Shared Primary key versus Foreign Key

I have a laboratory analysis database and I'm working on the bast data layout. I've seen some suggestions based on similar requirements for using a "Shared Primary Key", but I don't see the advantages over just foreign keys. I'm using PostgreSQL:tables listed below
Sample
___________
sample_id (PK)
sample_type (where in the process the sample came from)
sample_timestamp (when was the sample taken)
Analysis
___________
analysis_id (PK)
sample_id (FK references sample)
method (what analytical method was performed)
analysis_timestamp (when did the analysis take place)
analysis_notes
gc
____________
analysis_id (shared Primary key)
gc_concentration_meoh (methanol concentration)
gc_concentration_benzene (benzene concentration)
spectrophotometer
_____________
analysis_id
spectro_nm (wavelength used)
spectro_abs (absorbance measured)
I could use this design, or I could move the fields from the analysis table into both the gc and spectrophotometer tables, and just use foreign keys between sample, gc, and spectrophotometer tables. The only advantage I see of this design is in cases where I would just want information on how many or what types of analyses were performed, without having to join in the actual results. However, the additional rules to ensure referential integrity between the shared primary keys, and managing extra joins and triggers (on delete cascade, etc) appears to make it more of a headache than the minor advantages. I'm not a DBA, but a scientist, so please let me know what I'm missing.
UPDATE:
A shared primary key (as I understand it) is like a one-to-one foreign key with the additional constraint that each value in the parent tables(analysis) must appear in one of the child tables once, and no more than once.
I've seen some suggestions based on similar requirements for using a
"Shared Primary Key", but I don't see the advantages over just foreign
keys.
If I've understood your comments above, the advantage is that only the first implements the requirement that each row in the parent match a row in one child, and only in one child. Here's one way to do that.
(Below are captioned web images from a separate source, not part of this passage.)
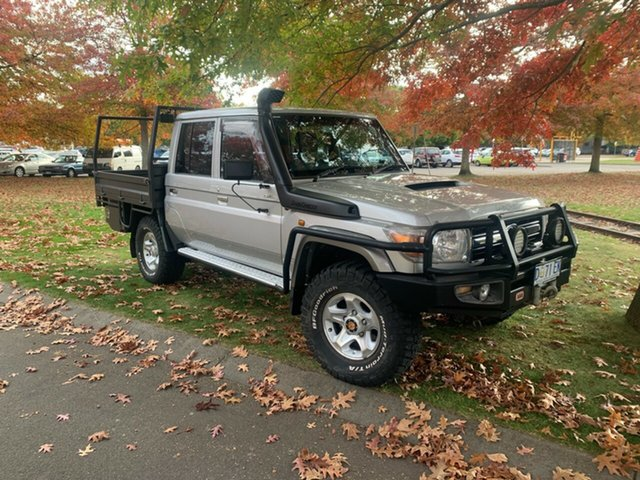 Used Toyota Landcruiser VDJ79R MY13 GXL Double Cab Launceston, 2013 Toyota Landcruiser VDJ79R MY13 GXL Double Cab Silver 5 Speed Manual Cab Chassis
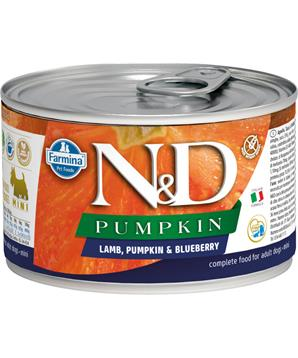 N&D DOG PUMPKIN Adult Lamb & Blueberry Mini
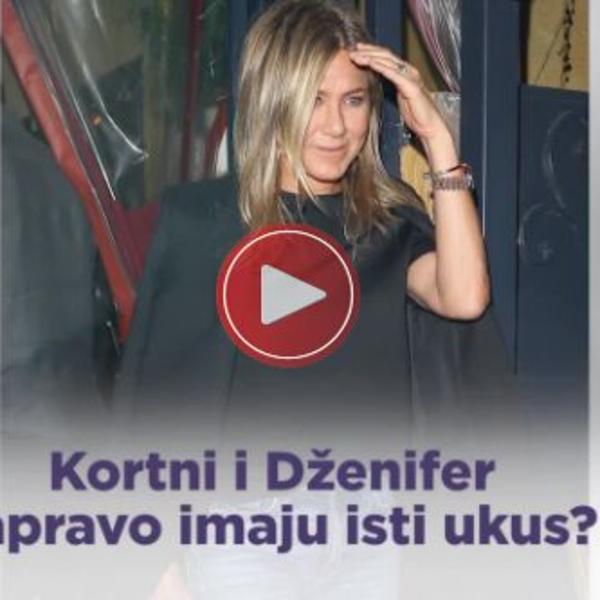 Dženifer Aniston, Kortni Koks, Kajli Džener: Poznate drugarice koje su delile su sve, pa i momke (VIDEO)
create table analytical_methods (
method_id integer primary key,
method_name varchar(25) not null unique
);
insert into analytical_methods values
(1, 'gc'),(2, 'spec'), (3, 'Atomic Absorption'), (4, 'pH probe');
create table analysis (
analysis_id integer primary key,
sample_id integer not null, --references samples, not shown
method_id integer not null references analytical_methods (method_id),
analysis_timestamp timestamp not null,
analysis_notes varchar(255),
-- This unique constraint lets the pair of columns be the target of
-- foreign key constraints from other tables.
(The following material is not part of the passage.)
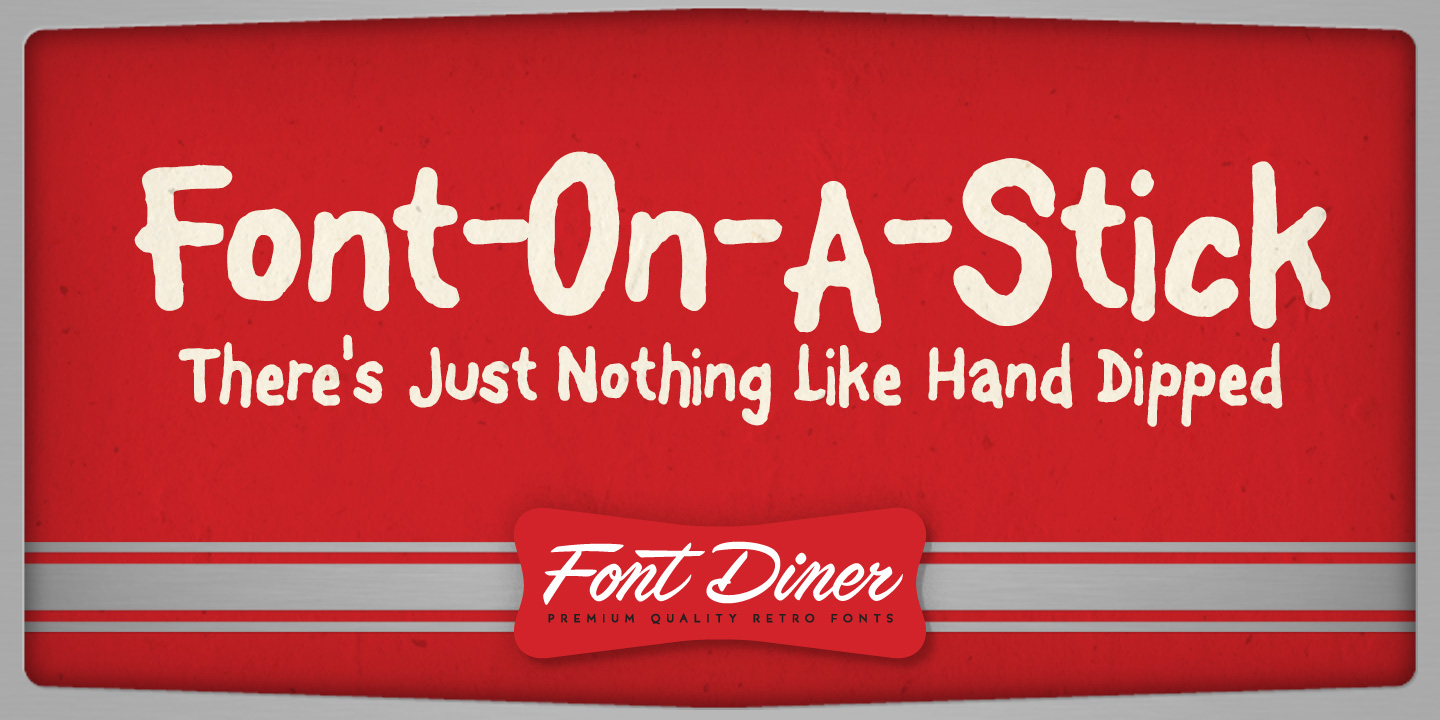 Font-On-A-Stick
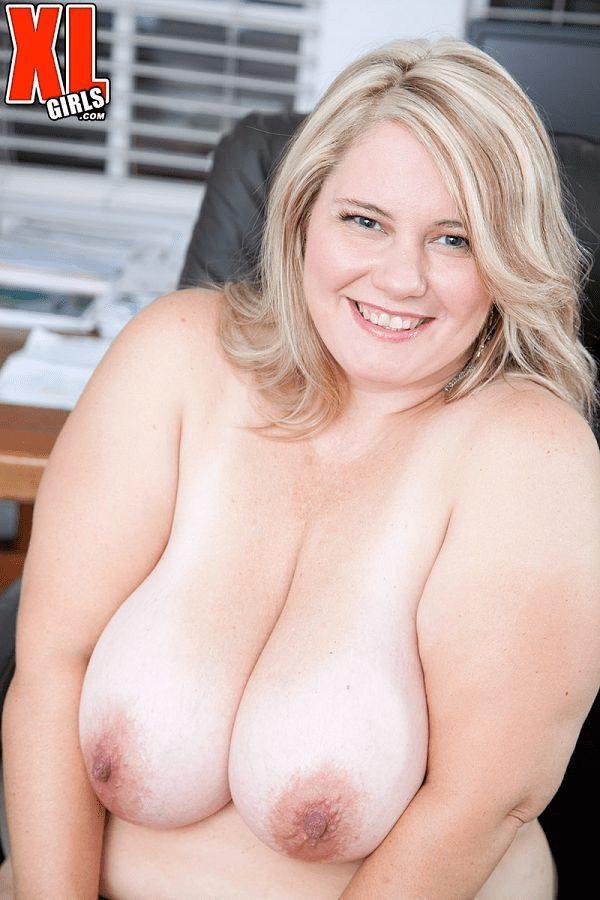 CJ Woods BBW blonde model boobs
unique (analysis_id, method_id)
);
-- The combination of a) the default value and the check() constraint on
-- method_id, and b) the foreign key constraint on the paired columns
-- analysis_id and method_id guarantee that rows in this table match a
-- gc row in the analysis table.
--
-- If all the child tables have similar constraints, a row in analysis
-- can match a row in one and only one child table.
create table gc (
analysis_id integer primary key,
method_id integer not null
default 1
check (method_id = 1),
foreign key (analysis_id, method_id)
references analysis (analysis_id, method_id),
gc_concentration_meoh integer not null,
gc_concentration_benzene integer not null
);
It looks like in my case this supertype/subtype model in not the best choice. Instead, I should move the fields from the analysis table into all the child tables, and make a series of simple foreign key relationships. The advantage of the supertype/subtype model is when using the primary key of the supertype as a foreign key in another table. Since I am not doing this, the extra layer of complexity will not add anything.